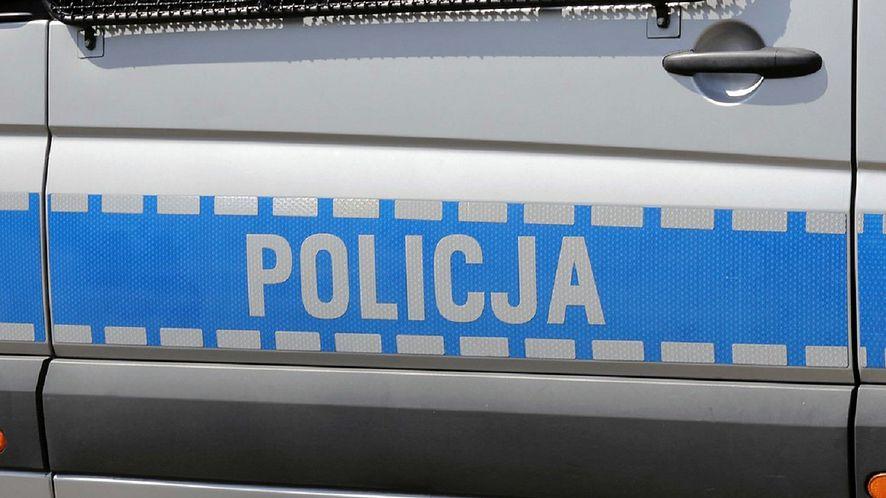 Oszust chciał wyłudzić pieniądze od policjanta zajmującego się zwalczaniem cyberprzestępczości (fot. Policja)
=====
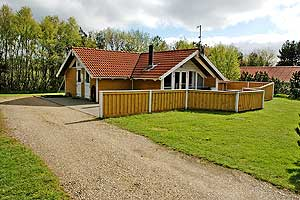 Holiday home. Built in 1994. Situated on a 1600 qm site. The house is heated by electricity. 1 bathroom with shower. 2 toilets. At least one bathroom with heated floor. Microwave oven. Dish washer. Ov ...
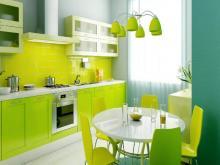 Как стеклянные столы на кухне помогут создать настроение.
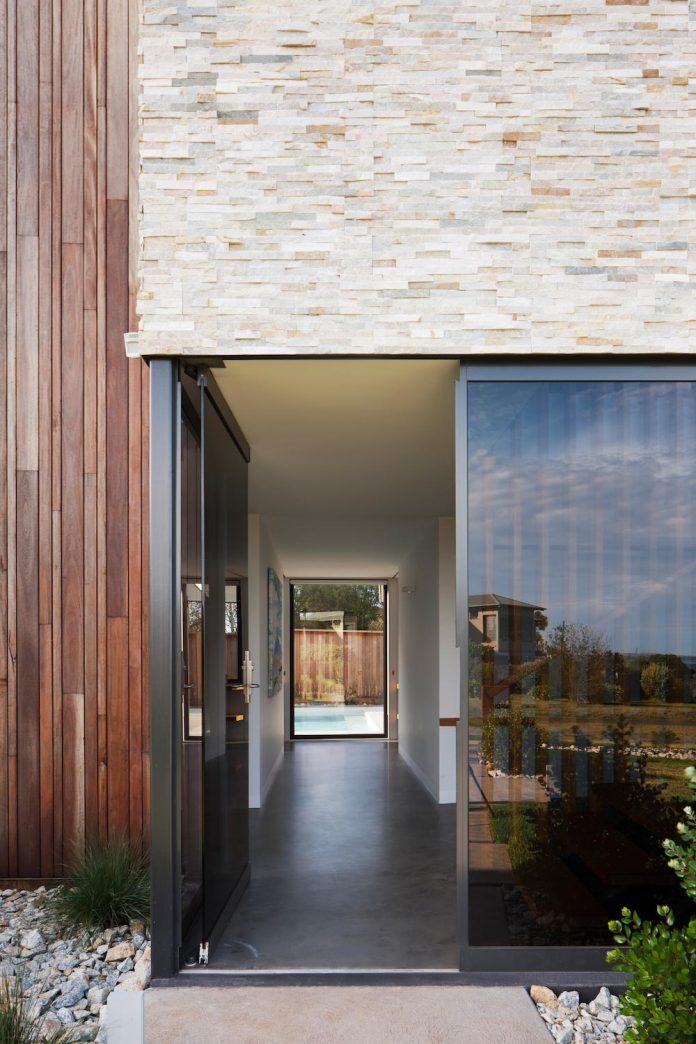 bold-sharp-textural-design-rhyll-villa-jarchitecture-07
=====
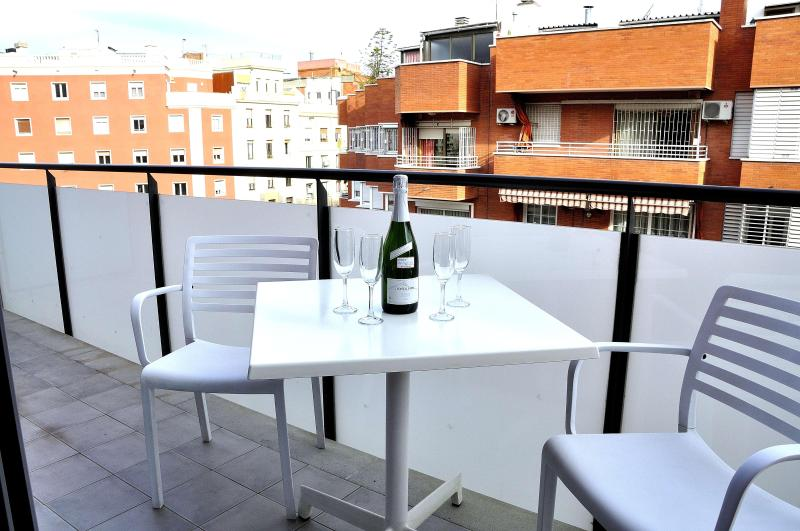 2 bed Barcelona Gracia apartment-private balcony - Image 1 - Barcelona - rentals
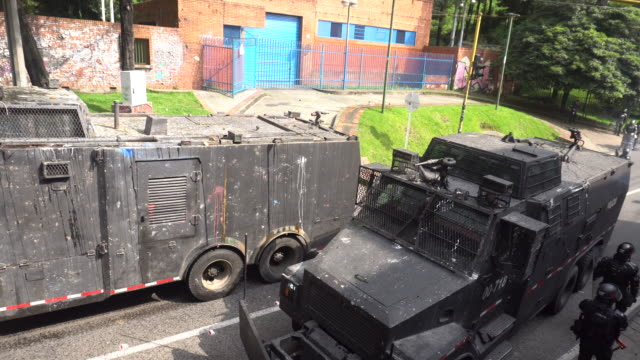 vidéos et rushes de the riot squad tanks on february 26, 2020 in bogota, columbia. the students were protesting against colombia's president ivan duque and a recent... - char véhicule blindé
=====
■ TASK OBJECTIVE
The output is the stretch above from the line with "2 bed Barcelona" through the line with "vidéos et rushes", copied word for word with both ends kept and every picture dropped.

■ RESULT
 2 bed Barcelona Gracia apartment-private balcony - Image 1 - Barcelona - rentals
 vidéos et rushes de the riot squad tanks on february 26, 2020 in bogota, columbia. the students were protesting against colombia's president ivan duque and a recent... - char véhicule blindé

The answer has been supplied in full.